Jack Van Impe - Criticisms

Criticisms

Dr. Jack Van Impe has been criticized as an "armchair prophet" and charlatan due to his unaccredited doctoral degree and 20-year record of for-profit video sales.

His doctoral degree was obtained at Pacific International University, a secular institution with no theological component.

For over 20 years, Impe has sold low-budget films supplementing teachings from his television program. These films depict themes of apocalypse, Christ's second-coming, modern oppression of Christians and dystopian themes. The films range from $9.99 - $39.99, and market without any "free" online alternative. Many of the predictions in the films have been false and rebuffed, most notably his predictions about a "seven year tribulation" sparked by the now flat Y2K bug beginning in the year 2000, in the film "2000: Time Bomb".
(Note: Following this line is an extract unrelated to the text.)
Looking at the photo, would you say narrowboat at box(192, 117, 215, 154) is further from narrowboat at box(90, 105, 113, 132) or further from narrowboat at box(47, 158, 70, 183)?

Van Impe once calculated and claimed that the word "computers" added up to 666, the number of the beast. He goes on the say how the antichrist will use computers to keep track of people during the end times. At the end of his program, he proceeds to plug his website and allows visitors to purchase his videos and books.

He also believes the "pagan" 2012 Mayan prophecy about the end of the world, despite the fact the Bible makes no reference to it, and forbids setting dates. He claims to not set dates about the rapture or the second coming, however answers to questions posted on his website, and statements made on his television program would seem to state otherwise.